▸ **TEKST OM TE LEZEN**
☆ ☆ ☆ ☆ ☆ ☆ ☆

Bovenstroom, onderstroom, bovenstroom

De onderstroom: Dat wat men denkt en voelt

Vanuit de urgentie of ambitie kan er naar een nieuwe situatie gewerkt worden. En dat kan alleen door het gesprek te voeren over het impliciete, dat wat men denkt en voelt. Dan pas wordt de onderstroom geraakt, hetgeen waar het uiteindelijk echt om gaat. De onderstroom op zijn beloop laten in de organisatie kan namelijk leiden tot medewerkers die niet lekker in hun vel zitten, irritaties die oplopen, hoog ziekteverzuim en toenemend personeelsverloop.

☆ ☆ ☆ ☆ ☆ ☆ ☆

▸ **RUWE GEGEVENS**
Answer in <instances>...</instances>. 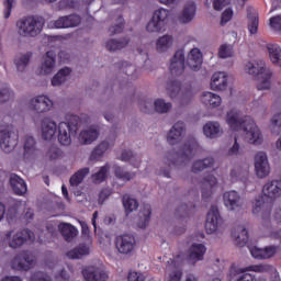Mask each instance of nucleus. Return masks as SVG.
I'll return each mask as SVG.
<instances>
[{
    "label": "nucleus",
    "instance_id": "obj_1",
    "mask_svg": "<svg viewBox=\"0 0 281 281\" xmlns=\"http://www.w3.org/2000/svg\"><path fill=\"white\" fill-rule=\"evenodd\" d=\"M225 122L232 131H238L241 126L243 139L246 144H250L251 146H262L265 143L262 130L251 116L247 115L240 119V112L238 110H229L226 113Z\"/></svg>",
    "mask_w": 281,
    "mask_h": 281
},
{
    "label": "nucleus",
    "instance_id": "obj_2",
    "mask_svg": "<svg viewBox=\"0 0 281 281\" xmlns=\"http://www.w3.org/2000/svg\"><path fill=\"white\" fill-rule=\"evenodd\" d=\"M244 71L248 76L258 78L257 89L259 91H269L273 87V70L267 67L262 60L247 61L244 64Z\"/></svg>",
    "mask_w": 281,
    "mask_h": 281
},
{
    "label": "nucleus",
    "instance_id": "obj_3",
    "mask_svg": "<svg viewBox=\"0 0 281 281\" xmlns=\"http://www.w3.org/2000/svg\"><path fill=\"white\" fill-rule=\"evenodd\" d=\"M280 196L281 181H268L262 188V195L256 196L252 202L254 214H260V212L265 211V205H267V203H273V201H276V199H280Z\"/></svg>",
    "mask_w": 281,
    "mask_h": 281
},
{
    "label": "nucleus",
    "instance_id": "obj_4",
    "mask_svg": "<svg viewBox=\"0 0 281 281\" xmlns=\"http://www.w3.org/2000/svg\"><path fill=\"white\" fill-rule=\"evenodd\" d=\"M57 139L61 146H69L71 138L78 133V116H70L68 121L60 122L57 126Z\"/></svg>",
    "mask_w": 281,
    "mask_h": 281
},
{
    "label": "nucleus",
    "instance_id": "obj_5",
    "mask_svg": "<svg viewBox=\"0 0 281 281\" xmlns=\"http://www.w3.org/2000/svg\"><path fill=\"white\" fill-rule=\"evenodd\" d=\"M170 18V10L166 8H159L154 11L151 18L147 22L145 30L148 34H160L166 30L168 25V19Z\"/></svg>",
    "mask_w": 281,
    "mask_h": 281
},
{
    "label": "nucleus",
    "instance_id": "obj_6",
    "mask_svg": "<svg viewBox=\"0 0 281 281\" xmlns=\"http://www.w3.org/2000/svg\"><path fill=\"white\" fill-rule=\"evenodd\" d=\"M16 30L20 36H38L43 30V22L34 16H27L16 22Z\"/></svg>",
    "mask_w": 281,
    "mask_h": 281
},
{
    "label": "nucleus",
    "instance_id": "obj_7",
    "mask_svg": "<svg viewBox=\"0 0 281 281\" xmlns=\"http://www.w3.org/2000/svg\"><path fill=\"white\" fill-rule=\"evenodd\" d=\"M34 239V233L30 232V229L18 231L13 229L5 234L4 243L9 245L12 249H19V247H23L27 240Z\"/></svg>",
    "mask_w": 281,
    "mask_h": 281
},
{
    "label": "nucleus",
    "instance_id": "obj_8",
    "mask_svg": "<svg viewBox=\"0 0 281 281\" xmlns=\"http://www.w3.org/2000/svg\"><path fill=\"white\" fill-rule=\"evenodd\" d=\"M225 229V223L218 207L212 206L206 215L205 232L206 234H221Z\"/></svg>",
    "mask_w": 281,
    "mask_h": 281
},
{
    "label": "nucleus",
    "instance_id": "obj_9",
    "mask_svg": "<svg viewBox=\"0 0 281 281\" xmlns=\"http://www.w3.org/2000/svg\"><path fill=\"white\" fill-rule=\"evenodd\" d=\"M255 175L258 179H267L271 175V164L266 151H257L254 156Z\"/></svg>",
    "mask_w": 281,
    "mask_h": 281
},
{
    "label": "nucleus",
    "instance_id": "obj_10",
    "mask_svg": "<svg viewBox=\"0 0 281 281\" xmlns=\"http://www.w3.org/2000/svg\"><path fill=\"white\" fill-rule=\"evenodd\" d=\"M114 247L122 256H131L137 247V240L131 234L119 235L114 239Z\"/></svg>",
    "mask_w": 281,
    "mask_h": 281
},
{
    "label": "nucleus",
    "instance_id": "obj_11",
    "mask_svg": "<svg viewBox=\"0 0 281 281\" xmlns=\"http://www.w3.org/2000/svg\"><path fill=\"white\" fill-rule=\"evenodd\" d=\"M19 134L10 126L0 128V147L4 153H11L16 146Z\"/></svg>",
    "mask_w": 281,
    "mask_h": 281
},
{
    "label": "nucleus",
    "instance_id": "obj_12",
    "mask_svg": "<svg viewBox=\"0 0 281 281\" xmlns=\"http://www.w3.org/2000/svg\"><path fill=\"white\" fill-rule=\"evenodd\" d=\"M83 280L86 281H109V271L102 266L90 265L86 266L82 271Z\"/></svg>",
    "mask_w": 281,
    "mask_h": 281
},
{
    "label": "nucleus",
    "instance_id": "obj_13",
    "mask_svg": "<svg viewBox=\"0 0 281 281\" xmlns=\"http://www.w3.org/2000/svg\"><path fill=\"white\" fill-rule=\"evenodd\" d=\"M251 266L244 268L236 266L231 267L227 274L228 281H258L256 276L249 273V271L254 272V270H249Z\"/></svg>",
    "mask_w": 281,
    "mask_h": 281
},
{
    "label": "nucleus",
    "instance_id": "obj_14",
    "mask_svg": "<svg viewBox=\"0 0 281 281\" xmlns=\"http://www.w3.org/2000/svg\"><path fill=\"white\" fill-rule=\"evenodd\" d=\"M54 69H56V52L48 50L41 59L37 74L40 76H52Z\"/></svg>",
    "mask_w": 281,
    "mask_h": 281
},
{
    "label": "nucleus",
    "instance_id": "obj_15",
    "mask_svg": "<svg viewBox=\"0 0 281 281\" xmlns=\"http://www.w3.org/2000/svg\"><path fill=\"white\" fill-rule=\"evenodd\" d=\"M186 136V123L183 121H178L167 134V143L170 146H177L183 142Z\"/></svg>",
    "mask_w": 281,
    "mask_h": 281
},
{
    "label": "nucleus",
    "instance_id": "obj_16",
    "mask_svg": "<svg viewBox=\"0 0 281 281\" xmlns=\"http://www.w3.org/2000/svg\"><path fill=\"white\" fill-rule=\"evenodd\" d=\"M280 251V248L278 246H266L263 248H260L258 246H251L249 248L250 256L255 258L256 260H269L276 256Z\"/></svg>",
    "mask_w": 281,
    "mask_h": 281
},
{
    "label": "nucleus",
    "instance_id": "obj_17",
    "mask_svg": "<svg viewBox=\"0 0 281 281\" xmlns=\"http://www.w3.org/2000/svg\"><path fill=\"white\" fill-rule=\"evenodd\" d=\"M40 133L43 139H46V142H52V139L56 138V133H58V125L54 120L45 117L41 121Z\"/></svg>",
    "mask_w": 281,
    "mask_h": 281
},
{
    "label": "nucleus",
    "instance_id": "obj_18",
    "mask_svg": "<svg viewBox=\"0 0 281 281\" xmlns=\"http://www.w3.org/2000/svg\"><path fill=\"white\" fill-rule=\"evenodd\" d=\"M153 108L156 113H168V111L172 109V103L166 102L164 99H156L153 103L150 101H145L140 105V109L144 111V113H150Z\"/></svg>",
    "mask_w": 281,
    "mask_h": 281
},
{
    "label": "nucleus",
    "instance_id": "obj_19",
    "mask_svg": "<svg viewBox=\"0 0 281 281\" xmlns=\"http://www.w3.org/2000/svg\"><path fill=\"white\" fill-rule=\"evenodd\" d=\"M29 106L32 111H36V113H47V111H52L54 102L47 95H37L30 100Z\"/></svg>",
    "mask_w": 281,
    "mask_h": 281
},
{
    "label": "nucleus",
    "instance_id": "obj_20",
    "mask_svg": "<svg viewBox=\"0 0 281 281\" xmlns=\"http://www.w3.org/2000/svg\"><path fill=\"white\" fill-rule=\"evenodd\" d=\"M223 203L228 212H236V210L243 207V200L236 191H226L223 194Z\"/></svg>",
    "mask_w": 281,
    "mask_h": 281
},
{
    "label": "nucleus",
    "instance_id": "obj_21",
    "mask_svg": "<svg viewBox=\"0 0 281 281\" xmlns=\"http://www.w3.org/2000/svg\"><path fill=\"white\" fill-rule=\"evenodd\" d=\"M34 265V257L29 252H22L14 257L11 266L16 271H27Z\"/></svg>",
    "mask_w": 281,
    "mask_h": 281
},
{
    "label": "nucleus",
    "instance_id": "obj_22",
    "mask_svg": "<svg viewBox=\"0 0 281 281\" xmlns=\"http://www.w3.org/2000/svg\"><path fill=\"white\" fill-rule=\"evenodd\" d=\"M248 271H254V273H269L270 281H281L278 268L269 263L251 265Z\"/></svg>",
    "mask_w": 281,
    "mask_h": 281
},
{
    "label": "nucleus",
    "instance_id": "obj_23",
    "mask_svg": "<svg viewBox=\"0 0 281 281\" xmlns=\"http://www.w3.org/2000/svg\"><path fill=\"white\" fill-rule=\"evenodd\" d=\"M80 25V18L78 15H66L50 22V27L56 30H65L67 27H78Z\"/></svg>",
    "mask_w": 281,
    "mask_h": 281
},
{
    "label": "nucleus",
    "instance_id": "obj_24",
    "mask_svg": "<svg viewBox=\"0 0 281 281\" xmlns=\"http://www.w3.org/2000/svg\"><path fill=\"white\" fill-rule=\"evenodd\" d=\"M229 76L225 71H217L211 78L210 87L213 91H225Z\"/></svg>",
    "mask_w": 281,
    "mask_h": 281
},
{
    "label": "nucleus",
    "instance_id": "obj_25",
    "mask_svg": "<svg viewBox=\"0 0 281 281\" xmlns=\"http://www.w3.org/2000/svg\"><path fill=\"white\" fill-rule=\"evenodd\" d=\"M175 46V37L170 34L159 36L155 43L157 54H168Z\"/></svg>",
    "mask_w": 281,
    "mask_h": 281
},
{
    "label": "nucleus",
    "instance_id": "obj_26",
    "mask_svg": "<svg viewBox=\"0 0 281 281\" xmlns=\"http://www.w3.org/2000/svg\"><path fill=\"white\" fill-rule=\"evenodd\" d=\"M200 102L207 109H218L223 104V99L217 93L205 91L200 95Z\"/></svg>",
    "mask_w": 281,
    "mask_h": 281
},
{
    "label": "nucleus",
    "instance_id": "obj_27",
    "mask_svg": "<svg viewBox=\"0 0 281 281\" xmlns=\"http://www.w3.org/2000/svg\"><path fill=\"white\" fill-rule=\"evenodd\" d=\"M217 188H218V179H216L214 175L205 176L202 182L203 199H207L209 196H212V194L216 192Z\"/></svg>",
    "mask_w": 281,
    "mask_h": 281
},
{
    "label": "nucleus",
    "instance_id": "obj_28",
    "mask_svg": "<svg viewBox=\"0 0 281 281\" xmlns=\"http://www.w3.org/2000/svg\"><path fill=\"white\" fill-rule=\"evenodd\" d=\"M187 65L192 71H199L203 65V53L199 48H192L188 54Z\"/></svg>",
    "mask_w": 281,
    "mask_h": 281
},
{
    "label": "nucleus",
    "instance_id": "obj_29",
    "mask_svg": "<svg viewBox=\"0 0 281 281\" xmlns=\"http://www.w3.org/2000/svg\"><path fill=\"white\" fill-rule=\"evenodd\" d=\"M196 15V5L194 2L187 3L181 13L178 15V23L182 25H187V23H191Z\"/></svg>",
    "mask_w": 281,
    "mask_h": 281
},
{
    "label": "nucleus",
    "instance_id": "obj_30",
    "mask_svg": "<svg viewBox=\"0 0 281 281\" xmlns=\"http://www.w3.org/2000/svg\"><path fill=\"white\" fill-rule=\"evenodd\" d=\"M89 254H91V238H89L87 244H80L75 249L69 250L67 257L71 260H80V258H85Z\"/></svg>",
    "mask_w": 281,
    "mask_h": 281
},
{
    "label": "nucleus",
    "instance_id": "obj_31",
    "mask_svg": "<svg viewBox=\"0 0 281 281\" xmlns=\"http://www.w3.org/2000/svg\"><path fill=\"white\" fill-rule=\"evenodd\" d=\"M205 251L207 248L203 244H193L189 249V263L196 265L199 260H203V256H205Z\"/></svg>",
    "mask_w": 281,
    "mask_h": 281
},
{
    "label": "nucleus",
    "instance_id": "obj_32",
    "mask_svg": "<svg viewBox=\"0 0 281 281\" xmlns=\"http://www.w3.org/2000/svg\"><path fill=\"white\" fill-rule=\"evenodd\" d=\"M183 63H186V57L182 52H177L170 60L169 71L173 76H179L183 74Z\"/></svg>",
    "mask_w": 281,
    "mask_h": 281
},
{
    "label": "nucleus",
    "instance_id": "obj_33",
    "mask_svg": "<svg viewBox=\"0 0 281 281\" xmlns=\"http://www.w3.org/2000/svg\"><path fill=\"white\" fill-rule=\"evenodd\" d=\"M203 133L209 139H216L223 135V127L218 122L211 121L203 126Z\"/></svg>",
    "mask_w": 281,
    "mask_h": 281
},
{
    "label": "nucleus",
    "instance_id": "obj_34",
    "mask_svg": "<svg viewBox=\"0 0 281 281\" xmlns=\"http://www.w3.org/2000/svg\"><path fill=\"white\" fill-rule=\"evenodd\" d=\"M72 70L69 67H64L57 71L56 75L50 79L52 87H63L67 80H69V76H71Z\"/></svg>",
    "mask_w": 281,
    "mask_h": 281
},
{
    "label": "nucleus",
    "instance_id": "obj_35",
    "mask_svg": "<svg viewBox=\"0 0 281 281\" xmlns=\"http://www.w3.org/2000/svg\"><path fill=\"white\" fill-rule=\"evenodd\" d=\"M100 133L95 127H88L80 132L78 136L79 144H93L98 139Z\"/></svg>",
    "mask_w": 281,
    "mask_h": 281
},
{
    "label": "nucleus",
    "instance_id": "obj_36",
    "mask_svg": "<svg viewBox=\"0 0 281 281\" xmlns=\"http://www.w3.org/2000/svg\"><path fill=\"white\" fill-rule=\"evenodd\" d=\"M58 231L67 243H71V240L78 236V228L69 223H60Z\"/></svg>",
    "mask_w": 281,
    "mask_h": 281
},
{
    "label": "nucleus",
    "instance_id": "obj_37",
    "mask_svg": "<svg viewBox=\"0 0 281 281\" xmlns=\"http://www.w3.org/2000/svg\"><path fill=\"white\" fill-rule=\"evenodd\" d=\"M30 60H32V53H20L15 55L13 63L15 65L16 71L23 74L25 69H27V65H30Z\"/></svg>",
    "mask_w": 281,
    "mask_h": 281
},
{
    "label": "nucleus",
    "instance_id": "obj_38",
    "mask_svg": "<svg viewBox=\"0 0 281 281\" xmlns=\"http://www.w3.org/2000/svg\"><path fill=\"white\" fill-rule=\"evenodd\" d=\"M150 205L143 206L138 212V217L136 220V225L140 229H146L148 227V223H150Z\"/></svg>",
    "mask_w": 281,
    "mask_h": 281
},
{
    "label": "nucleus",
    "instance_id": "obj_39",
    "mask_svg": "<svg viewBox=\"0 0 281 281\" xmlns=\"http://www.w3.org/2000/svg\"><path fill=\"white\" fill-rule=\"evenodd\" d=\"M10 183L15 194L23 196V194L27 192V186L25 184V181L21 179V177L16 175H11Z\"/></svg>",
    "mask_w": 281,
    "mask_h": 281
},
{
    "label": "nucleus",
    "instance_id": "obj_40",
    "mask_svg": "<svg viewBox=\"0 0 281 281\" xmlns=\"http://www.w3.org/2000/svg\"><path fill=\"white\" fill-rule=\"evenodd\" d=\"M167 271L169 272L168 281H181L183 273L179 270V262L177 260L171 259L167 261Z\"/></svg>",
    "mask_w": 281,
    "mask_h": 281
},
{
    "label": "nucleus",
    "instance_id": "obj_41",
    "mask_svg": "<svg viewBox=\"0 0 281 281\" xmlns=\"http://www.w3.org/2000/svg\"><path fill=\"white\" fill-rule=\"evenodd\" d=\"M233 238H235V243H237L239 247L247 245V240H249L247 226H237L233 232Z\"/></svg>",
    "mask_w": 281,
    "mask_h": 281
},
{
    "label": "nucleus",
    "instance_id": "obj_42",
    "mask_svg": "<svg viewBox=\"0 0 281 281\" xmlns=\"http://www.w3.org/2000/svg\"><path fill=\"white\" fill-rule=\"evenodd\" d=\"M267 50L269 53V57L273 65H278L281 67V48L278 44H268Z\"/></svg>",
    "mask_w": 281,
    "mask_h": 281
},
{
    "label": "nucleus",
    "instance_id": "obj_43",
    "mask_svg": "<svg viewBox=\"0 0 281 281\" xmlns=\"http://www.w3.org/2000/svg\"><path fill=\"white\" fill-rule=\"evenodd\" d=\"M90 169L89 167H85L79 169L77 172H75L69 180L70 186H80V183H82V181H85V177H87V175H89Z\"/></svg>",
    "mask_w": 281,
    "mask_h": 281
},
{
    "label": "nucleus",
    "instance_id": "obj_44",
    "mask_svg": "<svg viewBox=\"0 0 281 281\" xmlns=\"http://www.w3.org/2000/svg\"><path fill=\"white\" fill-rule=\"evenodd\" d=\"M167 94L171 100L179 98L181 95V82L180 81H169L167 82Z\"/></svg>",
    "mask_w": 281,
    "mask_h": 281
},
{
    "label": "nucleus",
    "instance_id": "obj_45",
    "mask_svg": "<svg viewBox=\"0 0 281 281\" xmlns=\"http://www.w3.org/2000/svg\"><path fill=\"white\" fill-rule=\"evenodd\" d=\"M269 131L272 135H280L281 133V112L273 114L269 122Z\"/></svg>",
    "mask_w": 281,
    "mask_h": 281
},
{
    "label": "nucleus",
    "instance_id": "obj_46",
    "mask_svg": "<svg viewBox=\"0 0 281 281\" xmlns=\"http://www.w3.org/2000/svg\"><path fill=\"white\" fill-rule=\"evenodd\" d=\"M120 159H121V161H128L131 164V166H133L134 168H139L140 164H142V159H139V157L133 155V151H131V150L122 151Z\"/></svg>",
    "mask_w": 281,
    "mask_h": 281
},
{
    "label": "nucleus",
    "instance_id": "obj_47",
    "mask_svg": "<svg viewBox=\"0 0 281 281\" xmlns=\"http://www.w3.org/2000/svg\"><path fill=\"white\" fill-rule=\"evenodd\" d=\"M128 45V40H110L106 42L105 47L109 52H117V49H124Z\"/></svg>",
    "mask_w": 281,
    "mask_h": 281
},
{
    "label": "nucleus",
    "instance_id": "obj_48",
    "mask_svg": "<svg viewBox=\"0 0 281 281\" xmlns=\"http://www.w3.org/2000/svg\"><path fill=\"white\" fill-rule=\"evenodd\" d=\"M123 206L125 209L126 214H131V212H135L139 207V202L134 198L128 195L123 196Z\"/></svg>",
    "mask_w": 281,
    "mask_h": 281
},
{
    "label": "nucleus",
    "instance_id": "obj_49",
    "mask_svg": "<svg viewBox=\"0 0 281 281\" xmlns=\"http://www.w3.org/2000/svg\"><path fill=\"white\" fill-rule=\"evenodd\" d=\"M212 166H214V158L198 160L193 164L192 172H201V170H205V168H212Z\"/></svg>",
    "mask_w": 281,
    "mask_h": 281
},
{
    "label": "nucleus",
    "instance_id": "obj_50",
    "mask_svg": "<svg viewBox=\"0 0 281 281\" xmlns=\"http://www.w3.org/2000/svg\"><path fill=\"white\" fill-rule=\"evenodd\" d=\"M114 175L120 181H131L132 179H135V172L124 171V168L119 166L114 167Z\"/></svg>",
    "mask_w": 281,
    "mask_h": 281
},
{
    "label": "nucleus",
    "instance_id": "obj_51",
    "mask_svg": "<svg viewBox=\"0 0 281 281\" xmlns=\"http://www.w3.org/2000/svg\"><path fill=\"white\" fill-rule=\"evenodd\" d=\"M183 151L187 157H191L192 155H199L201 153V146H199L198 142L192 140L189 144L184 145Z\"/></svg>",
    "mask_w": 281,
    "mask_h": 281
},
{
    "label": "nucleus",
    "instance_id": "obj_52",
    "mask_svg": "<svg viewBox=\"0 0 281 281\" xmlns=\"http://www.w3.org/2000/svg\"><path fill=\"white\" fill-rule=\"evenodd\" d=\"M110 148H113V140L105 139L97 146L93 153L97 157H102V155H104L106 150H110Z\"/></svg>",
    "mask_w": 281,
    "mask_h": 281
},
{
    "label": "nucleus",
    "instance_id": "obj_53",
    "mask_svg": "<svg viewBox=\"0 0 281 281\" xmlns=\"http://www.w3.org/2000/svg\"><path fill=\"white\" fill-rule=\"evenodd\" d=\"M106 172H109V166H103L99 168V170L92 175L93 182L102 183V181L106 179Z\"/></svg>",
    "mask_w": 281,
    "mask_h": 281
},
{
    "label": "nucleus",
    "instance_id": "obj_54",
    "mask_svg": "<svg viewBox=\"0 0 281 281\" xmlns=\"http://www.w3.org/2000/svg\"><path fill=\"white\" fill-rule=\"evenodd\" d=\"M220 58H232L234 56V47L229 44H223L218 49Z\"/></svg>",
    "mask_w": 281,
    "mask_h": 281
},
{
    "label": "nucleus",
    "instance_id": "obj_55",
    "mask_svg": "<svg viewBox=\"0 0 281 281\" xmlns=\"http://www.w3.org/2000/svg\"><path fill=\"white\" fill-rule=\"evenodd\" d=\"M240 153V144L238 143V136H235L233 146L228 149V157H234L239 155Z\"/></svg>",
    "mask_w": 281,
    "mask_h": 281
},
{
    "label": "nucleus",
    "instance_id": "obj_56",
    "mask_svg": "<svg viewBox=\"0 0 281 281\" xmlns=\"http://www.w3.org/2000/svg\"><path fill=\"white\" fill-rule=\"evenodd\" d=\"M248 31L250 34H257L258 32V16L254 15L249 19Z\"/></svg>",
    "mask_w": 281,
    "mask_h": 281
},
{
    "label": "nucleus",
    "instance_id": "obj_57",
    "mask_svg": "<svg viewBox=\"0 0 281 281\" xmlns=\"http://www.w3.org/2000/svg\"><path fill=\"white\" fill-rule=\"evenodd\" d=\"M232 16H234V10H232V8L226 9L222 13L221 24L225 25V23H229V21H232Z\"/></svg>",
    "mask_w": 281,
    "mask_h": 281
},
{
    "label": "nucleus",
    "instance_id": "obj_58",
    "mask_svg": "<svg viewBox=\"0 0 281 281\" xmlns=\"http://www.w3.org/2000/svg\"><path fill=\"white\" fill-rule=\"evenodd\" d=\"M229 3H232V0H213V8L214 10L221 11L226 5H229Z\"/></svg>",
    "mask_w": 281,
    "mask_h": 281
},
{
    "label": "nucleus",
    "instance_id": "obj_59",
    "mask_svg": "<svg viewBox=\"0 0 281 281\" xmlns=\"http://www.w3.org/2000/svg\"><path fill=\"white\" fill-rule=\"evenodd\" d=\"M269 25L272 30H281V15L270 18Z\"/></svg>",
    "mask_w": 281,
    "mask_h": 281
},
{
    "label": "nucleus",
    "instance_id": "obj_60",
    "mask_svg": "<svg viewBox=\"0 0 281 281\" xmlns=\"http://www.w3.org/2000/svg\"><path fill=\"white\" fill-rule=\"evenodd\" d=\"M146 277L142 272L132 271L128 274V281H144Z\"/></svg>",
    "mask_w": 281,
    "mask_h": 281
},
{
    "label": "nucleus",
    "instance_id": "obj_61",
    "mask_svg": "<svg viewBox=\"0 0 281 281\" xmlns=\"http://www.w3.org/2000/svg\"><path fill=\"white\" fill-rule=\"evenodd\" d=\"M111 196V190L109 189H103L100 193H99V204L102 205L106 199H109Z\"/></svg>",
    "mask_w": 281,
    "mask_h": 281
},
{
    "label": "nucleus",
    "instance_id": "obj_62",
    "mask_svg": "<svg viewBox=\"0 0 281 281\" xmlns=\"http://www.w3.org/2000/svg\"><path fill=\"white\" fill-rule=\"evenodd\" d=\"M272 225H274V227H281V209H278L272 217Z\"/></svg>",
    "mask_w": 281,
    "mask_h": 281
},
{
    "label": "nucleus",
    "instance_id": "obj_63",
    "mask_svg": "<svg viewBox=\"0 0 281 281\" xmlns=\"http://www.w3.org/2000/svg\"><path fill=\"white\" fill-rule=\"evenodd\" d=\"M31 281H52V279H49V277L46 276V274L43 273V272H36V273L32 277Z\"/></svg>",
    "mask_w": 281,
    "mask_h": 281
},
{
    "label": "nucleus",
    "instance_id": "obj_64",
    "mask_svg": "<svg viewBox=\"0 0 281 281\" xmlns=\"http://www.w3.org/2000/svg\"><path fill=\"white\" fill-rule=\"evenodd\" d=\"M55 281H69V274H67V271L61 270L55 276Z\"/></svg>",
    "mask_w": 281,
    "mask_h": 281
}]
</instances>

☆ ☆ ☆ ☆ ☆ ☆ ☆

▸ **OPDRACHT**
Herhaal woordelijk het stuk uit de tekst over de onderstroom dat opent met de woorden "Vanuit de urgentie" en sluit met "en toenemend personeelsverloop.".

▸ **RESULTAAT**
Vanuit de urgentie of ambitie kan er naar een nieuwe situatie gewerkt worden. En dat kan alleen door het gesprek te voeren over het impliciete, dat wat men denkt en voelt. Dan pas wordt de onderstroom geraakt, hetgeen waar het uiteindelijk echt om gaat. De onderstroom op zijn beloop laten in de organisatie kan namelijk leiden tot medewerkers die niet lekker in hun vel zitten, irritaties die oplopen, hoog ziekteverzuim en toenemend personeelsverloop.